Everybody pledged the patriarch's health in the creamy potation except myself. Again, I acted upon general principles. Were I a wine-bibber I should never touch glasses with a young man, or offer him anything "that could make drunk come." Disliking spirituous draughts of all kinds, and with the object-lesson of my girlhood branded upon memory, I refused to taste the brimming glass, even when the pastor of the household, a genial "dominie," rallied me upon my abstinence. He offered gallantly, when he found me obdurate, to drink my share, and had his glass replenished by the reddest-faced and loudest-mouthed of the farmer-sons.
"You're the right sort, dominie!" he said, with a roar of laughter, filling the tumbler until it ran over and into the pastor's cuffs. Whereat the farmer laughed yet more uproariously.
One of the four young men died a while ago of delirium tremens, and not one of the other three has drawn a sober breath in years. The parents are dead, the old farm is sold, and the brothers are all poor. Rum has done it all.
I do not imply that either of these scenes had any marked influence upon the destiny of the slaves of appetite, except as they were encouraged to pursue a course tacitly approved by the wise and good. But I am thankful that I did not lend the weight of a straw to the downward slide. "Woe unto him that putteth the cup to his neighbor's lips!" says the Book of books. There might be subjoined, "Or helps to hold it there when the neighbor's own hand has lifted it!"
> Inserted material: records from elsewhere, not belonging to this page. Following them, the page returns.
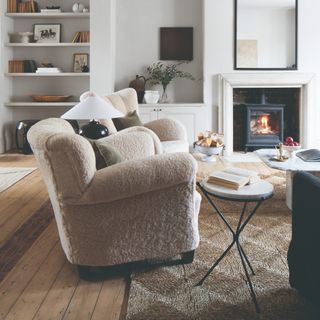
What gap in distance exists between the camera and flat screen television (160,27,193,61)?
6.25m

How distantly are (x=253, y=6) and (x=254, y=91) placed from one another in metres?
1.23

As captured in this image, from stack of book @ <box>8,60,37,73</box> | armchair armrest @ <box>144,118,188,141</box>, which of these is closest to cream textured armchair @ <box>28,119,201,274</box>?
armchair armrest @ <box>144,118,188,141</box>

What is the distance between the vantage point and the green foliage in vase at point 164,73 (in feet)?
20.1

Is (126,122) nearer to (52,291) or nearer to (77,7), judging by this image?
(52,291)

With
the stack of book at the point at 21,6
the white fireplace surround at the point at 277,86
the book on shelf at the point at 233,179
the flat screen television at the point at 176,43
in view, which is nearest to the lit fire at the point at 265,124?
the white fireplace surround at the point at 277,86

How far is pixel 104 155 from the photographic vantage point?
7.08 feet

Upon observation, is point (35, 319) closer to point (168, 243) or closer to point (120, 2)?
point (168, 243)

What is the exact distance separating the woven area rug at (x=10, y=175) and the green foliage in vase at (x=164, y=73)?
2.34 m

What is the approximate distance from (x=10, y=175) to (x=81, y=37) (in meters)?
2.57

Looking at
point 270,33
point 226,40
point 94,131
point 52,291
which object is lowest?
point 52,291

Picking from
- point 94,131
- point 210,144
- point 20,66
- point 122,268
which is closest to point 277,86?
point 210,144

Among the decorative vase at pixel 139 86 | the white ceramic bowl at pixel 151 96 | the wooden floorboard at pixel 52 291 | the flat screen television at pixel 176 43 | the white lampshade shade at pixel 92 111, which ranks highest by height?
the flat screen television at pixel 176 43

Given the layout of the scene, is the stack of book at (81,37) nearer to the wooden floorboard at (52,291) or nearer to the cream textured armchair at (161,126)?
the cream textured armchair at (161,126)

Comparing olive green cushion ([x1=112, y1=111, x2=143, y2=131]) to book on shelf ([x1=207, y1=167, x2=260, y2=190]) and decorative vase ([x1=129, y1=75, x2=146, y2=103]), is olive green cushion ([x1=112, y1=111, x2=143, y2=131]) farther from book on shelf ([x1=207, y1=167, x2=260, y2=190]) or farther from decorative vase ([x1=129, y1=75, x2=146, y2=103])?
decorative vase ([x1=129, y1=75, x2=146, y2=103])
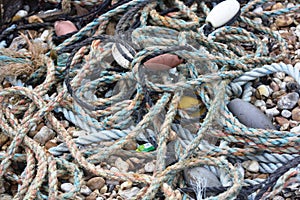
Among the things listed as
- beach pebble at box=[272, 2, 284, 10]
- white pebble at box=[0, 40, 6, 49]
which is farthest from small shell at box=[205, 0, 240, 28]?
white pebble at box=[0, 40, 6, 49]

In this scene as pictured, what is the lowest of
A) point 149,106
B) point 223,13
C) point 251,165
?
point 251,165

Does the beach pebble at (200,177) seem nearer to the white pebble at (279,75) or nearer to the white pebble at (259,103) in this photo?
the white pebble at (259,103)

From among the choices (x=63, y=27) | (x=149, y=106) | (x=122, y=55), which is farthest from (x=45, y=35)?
(x=149, y=106)

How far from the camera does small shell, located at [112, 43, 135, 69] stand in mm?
1605

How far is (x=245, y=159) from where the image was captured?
1444 millimetres

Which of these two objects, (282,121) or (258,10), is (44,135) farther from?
(258,10)

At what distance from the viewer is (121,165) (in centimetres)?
146

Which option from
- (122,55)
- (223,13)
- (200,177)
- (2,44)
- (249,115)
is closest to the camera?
(200,177)

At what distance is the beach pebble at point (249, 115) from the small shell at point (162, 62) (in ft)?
0.66

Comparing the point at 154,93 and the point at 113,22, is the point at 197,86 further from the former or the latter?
the point at 113,22

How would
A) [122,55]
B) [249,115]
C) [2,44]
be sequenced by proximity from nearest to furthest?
[249,115] → [122,55] → [2,44]

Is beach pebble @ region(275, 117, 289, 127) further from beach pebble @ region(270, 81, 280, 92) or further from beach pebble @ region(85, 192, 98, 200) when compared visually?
beach pebble @ region(85, 192, 98, 200)

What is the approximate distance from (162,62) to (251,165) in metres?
0.38

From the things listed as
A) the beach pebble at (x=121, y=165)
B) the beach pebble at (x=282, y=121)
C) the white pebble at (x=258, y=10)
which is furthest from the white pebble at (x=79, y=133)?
the white pebble at (x=258, y=10)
Had I my way, not one drop of intoxicating liquors should be sold, except by druggists, and then only by a physician's prescription. For--and here comes the answer to the second part of my querist's appeal--I hold that pure brandy, wine and whiskey are of inestimable value as medicine. I know that the judicious use of them as restoratives has saved many lives. I know, too, how nearly worthless they are where the system of the patient is used to them as daily or frequent beverages.
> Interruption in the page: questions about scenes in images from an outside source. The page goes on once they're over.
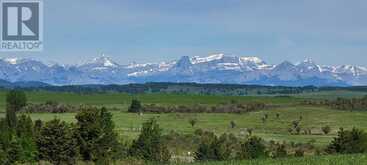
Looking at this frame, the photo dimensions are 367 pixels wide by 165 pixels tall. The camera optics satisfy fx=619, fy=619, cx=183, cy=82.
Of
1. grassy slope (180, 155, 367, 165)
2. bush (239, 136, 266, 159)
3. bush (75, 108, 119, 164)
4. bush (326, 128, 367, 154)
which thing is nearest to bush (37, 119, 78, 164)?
bush (75, 108, 119, 164)

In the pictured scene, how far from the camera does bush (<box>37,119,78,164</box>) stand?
4953 cm

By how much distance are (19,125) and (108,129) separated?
17.6 metres

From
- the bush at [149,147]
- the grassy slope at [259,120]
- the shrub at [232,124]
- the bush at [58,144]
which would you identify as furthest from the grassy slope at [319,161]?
the shrub at [232,124]

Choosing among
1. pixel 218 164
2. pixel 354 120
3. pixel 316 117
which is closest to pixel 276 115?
pixel 316 117

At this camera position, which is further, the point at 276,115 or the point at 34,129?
the point at 276,115

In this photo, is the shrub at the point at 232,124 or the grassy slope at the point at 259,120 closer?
the grassy slope at the point at 259,120

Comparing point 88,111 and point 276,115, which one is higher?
point 88,111

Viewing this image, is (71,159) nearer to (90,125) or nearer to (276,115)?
(90,125)

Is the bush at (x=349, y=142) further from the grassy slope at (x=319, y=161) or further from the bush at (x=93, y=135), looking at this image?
A: the grassy slope at (x=319, y=161)

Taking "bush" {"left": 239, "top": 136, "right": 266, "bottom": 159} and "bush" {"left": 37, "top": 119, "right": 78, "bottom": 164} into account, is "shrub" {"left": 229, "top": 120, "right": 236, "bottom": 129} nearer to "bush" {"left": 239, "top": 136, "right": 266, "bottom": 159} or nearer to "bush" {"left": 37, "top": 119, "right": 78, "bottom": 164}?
"bush" {"left": 239, "top": 136, "right": 266, "bottom": 159}

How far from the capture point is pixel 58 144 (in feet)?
167

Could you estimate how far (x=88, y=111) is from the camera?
52.2m

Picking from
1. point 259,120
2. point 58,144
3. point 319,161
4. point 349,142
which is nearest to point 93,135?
point 58,144

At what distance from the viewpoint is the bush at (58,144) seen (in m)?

I hold, furthermore, that there is no sin or even danger--unless the taste be already enkindled--in the occasional use of them in the kitchen, as one would handle vanilla, lemon or bitter-almond flavoring extracts. I do not believe that a single drunkard was ever made by the tablespoonful of wine that goes into a half pint of pudding-sauce, or the wineglassful that "brightens" a quart of jelly. Every house-mother knows for whom she is catering. If one of her family or guests already loves and craves the stimulant, it is prudent to omit it. The same man would be tempted by the wine of the consecrated cup. When the disease of inebriety has gone thus far she cannot save him, but she can look to it that her hand does not give the final touch, which is death.
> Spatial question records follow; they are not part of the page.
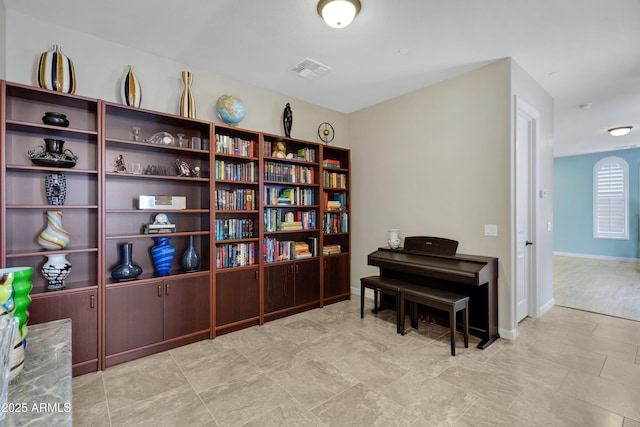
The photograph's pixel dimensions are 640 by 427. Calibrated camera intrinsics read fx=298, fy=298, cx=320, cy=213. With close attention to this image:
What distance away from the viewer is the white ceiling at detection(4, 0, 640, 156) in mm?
2293

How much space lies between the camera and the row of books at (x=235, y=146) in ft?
10.5

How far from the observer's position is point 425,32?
259 centimetres

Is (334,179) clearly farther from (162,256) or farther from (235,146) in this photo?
(162,256)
I have written frankly, and I think temperately. I am not a "crank" upon this--I hope not upon any subject. I am a temperance woman who does not scruple to avow what is her practice, as well as her belief. That thousands of better people than I will think my creed goes too far, and as many that it stops short of temporal and spiritual safety, ought not to trouble me. Upon the individual conscience lies the responsibility of principle and action. Yet holding as I do that each of us is his brother's keeper, I lift my hand in protest against the crying sin of the age, and the mistaken toleration of good people with that which leads to it.